> _作業指示_
• 1. G7サミットをめぐる国会質疑の本文を読み、次の問いに答えなさい。
(a) 質問者の山添拓君が所属する政党はどこか。
(b) 外務大臣の答弁によれば、資料館の視察で非公開とされたのは何か。
(c) 山添拓君によれば、どのようなことを避けたかったと報じられていたか。
• 2. G7サミットをめぐる国会質疑の本文のうち、「G7サミットについて外務大臣に伺いたいと思います。」で始まり「れました。これはなぜですか。」で終わる部分を、一字も変えずに書き写しなさい。
• 3. G7サミットをめぐる国会質疑の本文が途切れたところを引き継ぎ、その続きを書きなさい。

> _読解本文_
● ● ● ● ●

山添 拓 参議院議員 日本共産党

国会質問

2023年・第211通常国会

「被爆者」の言葉もない「核抑止」正当化するG7広島ビジョンを批判/日・バーレーン投資協定、租税条約2件に対する反対討論

○山添拓君 日本共産党の山添拓です。
G7サミットについて外務大臣に伺いたいと思います。
初めに、先ほど小西議員の質問を伺っていて、私も疑問に感じましたので伺いたいのですが、首脳らが原爆資料館を訪れ、被爆者から証言を聞いたことなど報道されてきました。ところが、視察は完全非公開とされ、何を見たのか、その詳細は明らかにされず、被爆者と会った様子も隠されました。これはなぜですか。

○外務大臣(林芳正君) 先ほども小西委員にお答えをいたしたとおりでございますが、この視察に当たっては、各国との準備、調整の中で、資料館訪問の内容ややり取りの詳細を非公開とすることにいたしたところでございます。

○山添拓君 準備、調整の過程でそのような要望があったということなんですね。

○国務大臣(林芳正君) 各国との準備、調整の中で、資料館訪問の内容ややり取りの詳細は非公開とすることにいたしました。

○山添拓君 お答えになりませんが、これはアメリカやフランスなど核保有国の首脳が展示を見る様子が伝わるのを避けたかったということも報じられておりました。被爆の実相に向き合うのを拒むような姿勢を日本政府の側がサポートしたと取られても仕方ないと思います。
しかし、被爆者の証言を聞いた以上は被爆の実相にも触れたはずです。人間らしく死ぬことも人間らしく生きることも許さない核兵器の本質的な非人道性に思いを致さざるを得なかったはずです。だからこそ、いかなる国の使用も威嚇もいかなる状況の下でも許されないという核兵器の廃絶が当然の道となるべきです。

● ● ● ● ●

> _提供データ_
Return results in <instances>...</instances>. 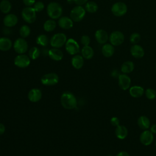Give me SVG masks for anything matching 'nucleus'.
I'll return each mask as SVG.
<instances>
[{
  "label": "nucleus",
  "instance_id": "f704fd0d",
  "mask_svg": "<svg viewBox=\"0 0 156 156\" xmlns=\"http://www.w3.org/2000/svg\"><path fill=\"white\" fill-rule=\"evenodd\" d=\"M146 97L150 100H153L156 98V91L153 88H147L144 91Z\"/></svg>",
  "mask_w": 156,
  "mask_h": 156
},
{
  "label": "nucleus",
  "instance_id": "ddd939ff",
  "mask_svg": "<svg viewBox=\"0 0 156 156\" xmlns=\"http://www.w3.org/2000/svg\"><path fill=\"white\" fill-rule=\"evenodd\" d=\"M118 85L122 90H126L130 87L131 79L126 74H121L118 77Z\"/></svg>",
  "mask_w": 156,
  "mask_h": 156
},
{
  "label": "nucleus",
  "instance_id": "aec40b11",
  "mask_svg": "<svg viewBox=\"0 0 156 156\" xmlns=\"http://www.w3.org/2000/svg\"><path fill=\"white\" fill-rule=\"evenodd\" d=\"M144 93V88L139 85H134L129 88L130 95L135 98L141 97Z\"/></svg>",
  "mask_w": 156,
  "mask_h": 156
},
{
  "label": "nucleus",
  "instance_id": "7ed1b4c3",
  "mask_svg": "<svg viewBox=\"0 0 156 156\" xmlns=\"http://www.w3.org/2000/svg\"><path fill=\"white\" fill-rule=\"evenodd\" d=\"M66 41V35L64 33L60 32L52 35L49 40V43L52 48H60L65 44Z\"/></svg>",
  "mask_w": 156,
  "mask_h": 156
},
{
  "label": "nucleus",
  "instance_id": "09e8293b",
  "mask_svg": "<svg viewBox=\"0 0 156 156\" xmlns=\"http://www.w3.org/2000/svg\"><path fill=\"white\" fill-rule=\"evenodd\" d=\"M155 146H156V141H155Z\"/></svg>",
  "mask_w": 156,
  "mask_h": 156
},
{
  "label": "nucleus",
  "instance_id": "37998d69",
  "mask_svg": "<svg viewBox=\"0 0 156 156\" xmlns=\"http://www.w3.org/2000/svg\"><path fill=\"white\" fill-rule=\"evenodd\" d=\"M150 131L152 133H156V124H154L151 125L150 126Z\"/></svg>",
  "mask_w": 156,
  "mask_h": 156
},
{
  "label": "nucleus",
  "instance_id": "c9c22d12",
  "mask_svg": "<svg viewBox=\"0 0 156 156\" xmlns=\"http://www.w3.org/2000/svg\"><path fill=\"white\" fill-rule=\"evenodd\" d=\"M32 7L36 12H40L44 9V4L41 1H37L33 5Z\"/></svg>",
  "mask_w": 156,
  "mask_h": 156
},
{
  "label": "nucleus",
  "instance_id": "c03bdc74",
  "mask_svg": "<svg viewBox=\"0 0 156 156\" xmlns=\"http://www.w3.org/2000/svg\"><path fill=\"white\" fill-rule=\"evenodd\" d=\"M5 130V128L4 124H2V123H0V135H2Z\"/></svg>",
  "mask_w": 156,
  "mask_h": 156
},
{
  "label": "nucleus",
  "instance_id": "4be33fe9",
  "mask_svg": "<svg viewBox=\"0 0 156 156\" xmlns=\"http://www.w3.org/2000/svg\"><path fill=\"white\" fill-rule=\"evenodd\" d=\"M137 124L139 126V127L143 129V130H147L150 128L151 121L147 116L144 115H142L138 118Z\"/></svg>",
  "mask_w": 156,
  "mask_h": 156
},
{
  "label": "nucleus",
  "instance_id": "49530a36",
  "mask_svg": "<svg viewBox=\"0 0 156 156\" xmlns=\"http://www.w3.org/2000/svg\"><path fill=\"white\" fill-rule=\"evenodd\" d=\"M107 156H112V155H108Z\"/></svg>",
  "mask_w": 156,
  "mask_h": 156
},
{
  "label": "nucleus",
  "instance_id": "58836bf2",
  "mask_svg": "<svg viewBox=\"0 0 156 156\" xmlns=\"http://www.w3.org/2000/svg\"><path fill=\"white\" fill-rule=\"evenodd\" d=\"M23 2L26 7H32L36 1L35 0H23Z\"/></svg>",
  "mask_w": 156,
  "mask_h": 156
},
{
  "label": "nucleus",
  "instance_id": "9d476101",
  "mask_svg": "<svg viewBox=\"0 0 156 156\" xmlns=\"http://www.w3.org/2000/svg\"><path fill=\"white\" fill-rule=\"evenodd\" d=\"M41 82L44 85H54L58 82V76L56 73H48L43 76L41 79Z\"/></svg>",
  "mask_w": 156,
  "mask_h": 156
},
{
  "label": "nucleus",
  "instance_id": "dca6fc26",
  "mask_svg": "<svg viewBox=\"0 0 156 156\" xmlns=\"http://www.w3.org/2000/svg\"><path fill=\"white\" fill-rule=\"evenodd\" d=\"M131 55L135 58H141L144 55V50L143 48L138 44H133L130 49Z\"/></svg>",
  "mask_w": 156,
  "mask_h": 156
},
{
  "label": "nucleus",
  "instance_id": "e433bc0d",
  "mask_svg": "<svg viewBox=\"0 0 156 156\" xmlns=\"http://www.w3.org/2000/svg\"><path fill=\"white\" fill-rule=\"evenodd\" d=\"M80 43L83 46H88L90 43V38L87 35H83L80 38Z\"/></svg>",
  "mask_w": 156,
  "mask_h": 156
},
{
  "label": "nucleus",
  "instance_id": "412c9836",
  "mask_svg": "<svg viewBox=\"0 0 156 156\" xmlns=\"http://www.w3.org/2000/svg\"><path fill=\"white\" fill-rule=\"evenodd\" d=\"M115 133L118 139L124 140L128 135V130L126 126L123 125H119L116 127Z\"/></svg>",
  "mask_w": 156,
  "mask_h": 156
},
{
  "label": "nucleus",
  "instance_id": "ea45409f",
  "mask_svg": "<svg viewBox=\"0 0 156 156\" xmlns=\"http://www.w3.org/2000/svg\"><path fill=\"white\" fill-rule=\"evenodd\" d=\"M73 1L77 5H82L85 4L88 0H73Z\"/></svg>",
  "mask_w": 156,
  "mask_h": 156
},
{
  "label": "nucleus",
  "instance_id": "79ce46f5",
  "mask_svg": "<svg viewBox=\"0 0 156 156\" xmlns=\"http://www.w3.org/2000/svg\"><path fill=\"white\" fill-rule=\"evenodd\" d=\"M115 156H130V155L126 151H121L118 152Z\"/></svg>",
  "mask_w": 156,
  "mask_h": 156
},
{
  "label": "nucleus",
  "instance_id": "2f4dec72",
  "mask_svg": "<svg viewBox=\"0 0 156 156\" xmlns=\"http://www.w3.org/2000/svg\"><path fill=\"white\" fill-rule=\"evenodd\" d=\"M41 54L40 49L36 46L31 48L29 51V57L32 60H36L39 57Z\"/></svg>",
  "mask_w": 156,
  "mask_h": 156
},
{
  "label": "nucleus",
  "instance_id": "4c0bfd02",
  "mask_svg": "<svg viewBox=\"0 0 156 156\" xmlns=\"http://www.w3.org/2000/svg\"><path fill=\"white\" fill-rule=\"evenodd\" d=\"M120 123V121L119 119V118L116 116H113L110 119V124L113 126H118L119 125Z\"/></svg>",
  "mask_w": 156,
  "mask_h": 156
},
{
  "label": "nucleus",
  "instance_id": "4468645a",
  "mask_svg": "<svg viewBox=\"0 0 156 156\" xmlns=\"http://www.w3.org/2000/svg\"><path fill=\"white\" fill-rule=\"evenodd\" d=\"M94 37L96 40V41L101 44H104L107 43L109 36L107 34V32L104 30V29H98L95 32L94 34Z\"/></svg>",
  "mask_w": 156,
  "mask_h": 156
},
{
  "label": "nucleus",
  "instance_id": "f257e3e1",
  "mask_svg": "<svg viewBox=\"0 0 156 156\" xmlns=\"http://www.w3.org/2000/svg\"><path fill=\"white\" fill-rule=\"evenodd\" d=\"M62 105L66 109L71 110L76 108L77 105V99L74 95L69 91L62 93L60 98Z\"/></svg>",
  "mask_w": 156,
  "mask_h": 156
},
{
  "label": "nucleus",
  "instance_id": "c85d7f7f",
  "mask_svg": "<svg viewBox=\"0 0 156 156\" xmlns=\"http://www.w3.org/2000/svg\"><path fill=\"white\" fill-rule=\"evenodd\" d=\"M56 26H57L56 21L54 20L50 19V20H46L44 22L43 24V29L46 32H50L54 30V29L56 27Z\"/></svg>",
  "mask_w": 156,
  "mask_h": 156
},
{
  "label": "nucleus",
  "instance_id": "7c9ffc66",
  "mask_svg": "<svg viewBox=\"0 0 156 156\" xmlns=\"http://www.w3.org/2000/svg\"><path fill=\"white\" fill-rule=\"evenodd\" d=\"M49 42V40L48 36H46L44 34H40L38 35L36 38V43L40 46H41L43 47L46 46L48 44Z\"/></svg>",
  "mask_w": 156,
  "mask_h": 156
},
{
  "label": "nucleus",
  "instance_id": "a19ab883",
  "mask_svg": "<svg viewBox=\"0 0 156 156\" xmlns=\"http://www.w3.org/2000/svg\"><path fill=\"white\" fill-rule=\"evenodd\" d=\"M119 74H119L118 70H116V69L113 70V71H112V73H111L112 76L113 77H115V78H116V77H118V76H119Z\"/></svg>",
  "mask_w": 156,
  "mask_h": 156
},
{
  "label": "nucleus",
  "instance_id": "39448f33",
  "mask_svg": "<svg viewBox=\"0 0 156 156\" xmlns=\"http://www.w3.org/2000/svg\"><path fill=\"white\" fill-rule=\"evenodd\" d=\"M36 12L32 7H26L21 12V16L24 21L29 24L33 23L37 18Z\"/></svg>",
  "mask_w": 156,
  "mask_h": 156
},
{
  "label": "nucleus",
  "instance_id": "a211bd4d",
  "mask_svg": "<svg viewBox=\"0 0 156 156\" xmlns=\"http://www.w3.org/2000/svg\"><path fill=\"white\" fill-rule=\"evenodd\" d=\"M27 97L30 102H37L41 99L42 93L38 88H32L29 91Z\"/></svg>",
  "mask_w": 156,
  "mask_h": 156
},
{
  "label": "nucleus",
  "instance_id": "a18cd8bd",
  "mask_svg": "<svg viewBox=\"0 0 156 156\" xmlns=\"http://www.w3.org/2000/svg\"><path fill=\"white\" fill-rule=\"evenodd\" d=\"M67 2H68V3H73V2H74V1H73V0H67Z\"/></svg>",
  "mask_w": 156,
  "mask_h": 156
},
{
  "label": "nucleus",
  "instance_id": "473e14b6",
  "mask_svg": "<svg viewBox=\"0 0 156 156\" xmlns=\"http://www.w3.org/2000/svg\"><path fill=\"white\" fill-rule=\"evenodd\" d=\"M30 28L29 27V26H28L27 25H23L22 26H21L20 30H19V33L20 35L21 36V37L25 38H27V37H29L30 34Z\"/></svg>",
  "mask_w": 156,
  "mask_h": 156
},
{
  "label": "nucleus",
  "instance_id": "393cba45",
  "mask_svg": "<svg viewBox=\"0 0 156 156\" xmlns=\"http://www.w3.org/2000/svg\"><path fill=\"white\" fill-rule=\"evenodd\" d=\"M102 54L105 57H112L115 52V48L110 43H105L103 44L102 47Z\"/></svg>",
  "mask_w": 156,
  "mask_h": 156
},
{
  "label": "nucleus",
  "instance_id": "c756f323",
  "mask_svg": "<svg viewBox=\"0 0 156 156\" xmlns=\"http://www.w3.org/2000/svg\"><path fill=\"white\" fill-rule=\"evenodd\" d=\"M85 9L86 12L91 13H95L98 10V4L94 1H88L85 4Z\"/></svg>",
  "mask_w": 156,
  "mask_h": 156
},
{
  "label": "nucleus",
  "instance_id": "2eb2a0df",
  "mask_svg": "<svg viewBox=\"0 0 156 156\" xmlns=\"http://www.w3.org/2000/svg\"><path fill=\"white\" fill-rule=\"evenodd\" d=\"M18 21L17 16L13 13H8L3 19L4 25L7 27H12L16 26Z\"/></svg>",
  "mask_w": 156,
  "mask_h": 156
},
{
  "label": "nucleus",
  "instance_id": "b1692460",
  "mask_svg": "<svg viewBox=\"0 0 156 156\" xmlns=\"http://www.w3.org/2000/svg\"><path fill=\"white\" fill-rule=\"evenodd\" d=\"M12 47V40L7 37H0V51H7Z\"/></svg>",
  "mask_w": 156,
  "mask_h": 156
},
{
  "label": "nucleus",
  "instance_id": "0eeeda50",
  "mask_svg": "<svg viewBox=\"0 0 156 156\" xmlns=\"http://www.w3.org/2000/svg\"><path fill=\"white\" fill-rule=\"evenodd\" d=\"M13 47L16 53L19 54H23L27 52L28 49V44L24 38L21 37L17 38L14 41Z\"/></svg>",
  "mask_w": 156,
  "mask_h": 156
},
{
  "label": "nucleus",
  "instance_id": "f3484780",
  "mask_svg": "<svg viewBox=\"0 0 156 156\" xmlns=\"http://www.w3.org/2000/svg\"><path fill=\"white\" fill-rule=\"evenodd\" d=\"M58 25L62 29L68 30L73 26V21L70 17L62 16L58 20Z\"/></svg>",
  "mask_w": 156,
  "mask_h": 156
},
{
  "label": "nucleus",
  "instance_id": "cd10ccee",
  "mask_svg": "<svg viewBox=\"0 0 156 156\" xmlns=\"http://www.w3.org/2000/svg\"><path fill=\"white\" fill-rule=\"evenodd\" d=\"M12 9V4L9 0H2L0 2V10L4 14H8Z\"/></svg>",
  "mask_w": 156,
  "mask_h": 156
},
{
  "label": "nucleus",
  "instance_id": "5701e85b",
  "mask_svg": "<svg viewBox=\"0 0 156 156\" xmlns=\"http://www.w3.org/2000/svg\"><path fill=\"white\" fill-rule=\"evenodd\" d=\"M84 63L83 57L79 54L74 55L71 58L72 66L77 69H79L82 68Z\"/></svg>",
  "mask_w": 156,
  "mask_h": 156
},
{
  "label": "nucleus",
  "instance_id": "6ab92c4d",
  "mask_svg": "<svg viewBox=\"0 0 156 156\" xmlns=\"http://www.w3.org/2000/svg\"><path fill=\"white\" fill-rule=\"evenodd\" d=\"M48 55L52 60L55 61H60L63 57L62 51L59 48H52V49H49Z\"/></svg>",
  "mask_w": 156,
  "mask_h": 156
},
{
  "label": "nucleus",
  "instance_id": "423d86ee",
  "mask_svg": "<svg viewBox=\"0 0 156 156\" xmlns=\"http://www.w3.org/2000/svg\"><path fill=\"white\" fill-rule=\"evenodd\" d=\"M111 12L115 16H122L127 12V5L123 2H116L112 5Z\"/></svg>",
  "mask_w": 156,
  "mask_h": 156
},
{
  "label": "nucleus",
  "instance_id": "f8f14e48",
  "mask_svg": "<svg viewBox=\"0 0 156 156\" xmlns=\"http://www.w3.org/2000/svg\"><path fill=\"white\" fill-rule=\"evenodd\" d=\"M140 141L143 145L149 146L154 141V135L148 129L144 130L140 135Z\"/></svg>",
  "mask_w": 156,
  "mask_h": 156
},
{
  "label": "nucleus",
  "instance_id": "6e6552de",
  "mask_svg": "<svg viewBox=\"0 0 156 156\" xmlns=\"http://www.w3.org/2000/svg\"><path fill=\"white\" fill-rule=\"evenodd\" d=\"M108 40L110 41V43L113 46H119L124 41V35L122 32L115 30L110 34Z\"/></svg>",
  "mask_w": 156,
  "mask_h": 156
},
{
  "label": "nucleus",
  "instance_id": "9b49d317",
  "mask_svg": "<svg viewBox=\"0 0 156 156\" xmlns=\"http://www.w3.org/2000/svg\"><path fill=\"white\" fill-rule=\"evenodd\" d=\"M30 63V58L26 54H19L14 59V64L17 67L24 68L27 67Z\"/></svg>",
  "mask_w": 156,
  "mask_h": 156
},
{
  "label": "nucleus",
  "instance_id": "f03ea898",
  "mask_svg": "<svg viewBox=\"0 0 156 156\" xmlns=\"http://www.w3.org/2000/svg\"><path fill=\"white\" fill-rule=\"evenodd\" d=\"M46 12L48 16L51 19L56 20L61 17L63 12V9L59 3L51 2L48 5Z\"/></svg>",
  "mask_w": 156,
  "mask_h": 156
},
{
  "label": "nucleus",
  "instance_id": "a878e982",
  "mask_svg": "<svg viewBox=\"0 0 156 156\" xmlns=\"http://www.w3.org/2000/svg\"><path fill=\"white\" fill-rule=\"evenodd\" d=\"M135 68L133 62L132 61H126L124 62L121 66V71L124 74H129L132 73Z\"/></svg>",
  "mask_w": 156,
  "mask_h": 156
},
{
  "label": "nucleus",
  "instance_id": "bb28decb",
  "mask_svg": "<svg viewBox=\"0 0 156 156\" xmlns=\"http://www.w3.org/2000/svg\"><path fill=\"white\" fill-rule=\"evenodd\" d=\"M81 54H82V56L83 57V58L89 60V59H91L93 57L94 50L89 45L85 46L81 49Z\"/></svg>",
  "mask_w": 156,
  "mask_h": 156
},
{
  "label": "nucleus",
  "instance_id": "de8ad7c7",
  "mask_svg": "<svg viewBox=\"0 0 156 156\" xmlns=\"http://www.w3.org/2000/svg\"><path fill=\"white\" fill-rule=\"evenodd\" d=\"M155 70H156V65H155Z\"/></svg>",
  "mask_w": 156,
  "mask_h": 156
},
{
  "label": "nucleus",
  "instance_id": "72a5a7b5",
  "mask_svg": "<svg viewBox=\"0 0 156 156\" xmlns=\"http://www.w3.org/2000/svg\"><path fill=\"white\" fill-rule=\"evenodd\" d=\"M141 40V35L138 32H134L132 33L129 38V41L130 42L133 44H137Z\"/></svg>",
  "mask_w": 156,
  "mask_h": 156
},
{
  "label": "nucleus",
  "instance_id": "1a4fd4ad",
  "mask_svg": "<svg viewBox=\"0 0 156 156\" xmlns=\"http://www.w3.org/2000/svg\"><path fill=\"white\" fill-rule=\"evenodd\" d=\"M65 49L66 52L70 55H76L80 51V46L78 43L73 38L67 39L65 43Z\"/></svg>",
  "mask_w": 156,
  "mask_h": 156
},
{
  "label": "nucleus",
  "instance_id": "20e7f679",
  "mask_svg": "<svg viewBox=\"0 0 156 156\" xmlns=\"http://www.w3.org/2000/svg\"><path fill=\"white\" fill-rule=\"evenodd\" d=\"M86 10L82 5H76L70 12V18L74 22L81 21L85 16Z\"/></svg>",
  "mask_w": 156,
  "mask_h": 156
}]
</instances>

● ● ● ● ●

> _各課題の解答_
• 1.
(a) 日本共産党
(b) 資料館訪問の内容ややり取りの詳細
(c) アメリカやフランスなど核保有国の首脳が展示を見る様子が伝わること

• 2.
G7サミットについて外務大臣に伺いたいと思います。
初めに、先ほど小西議員の質問を伺っていて、私も疑問に感じましたので伺いたいのですが、首脳らが原爆資料館を訪れ、被爆者から証言を聞いたことなど報道されてきました。ところが、視察は完全非公開とされ、何を見たのか、その詳細は明らかにされず、被爆者と会った様子も隠されました。これはなぜですか。

• 3.
大臣に伺います。
被爆の実相を踏まえた核兵器廃絶の必要性について、首脳間ではどのように合意したんですか。

○国務大臣(林芳正君) 被爆地広島で開催されました今回のサミットでは、G7首脳は平和記念公園での献花、資料館訪問、被爆者との対話等を行いました。これにより、世界のリーダーたちに被爆の実相に触れていただき、これを粛然と胸に刻む時を共有していただきました。このことは各々の首脳等が芳名録に記したメッセージにも表れていると感じております。
その後、外交・安全保障セッションで、平和記念公園訪問の印象が強く残る中でG7首脳との間で胸襟を開いた議論が行われ、こうした議論の結果、核軍縮に焦点を当てたG7初の独立首脳文書である核軍縮に関するG7首脳広島ビジョンを発出をしたところでございます。核兵器のない世界という理想の実現に向けたG7首脳の決意や、今後我々が取るべき行動を示す力強い歴史的文書になったと考えております。
同文書においては、G7首脳の総意として、広島、長崎に核兵器が投下されて以来七十七年間に及ぶ核兵器の不使用の記録の重要性、これを強調するとともに、粛然として来し方を振り返るこの時において、途中略しますが、核兵器のない世界の実現に向けた我々のコミットメントを再確認するなどと記載しているところでございます。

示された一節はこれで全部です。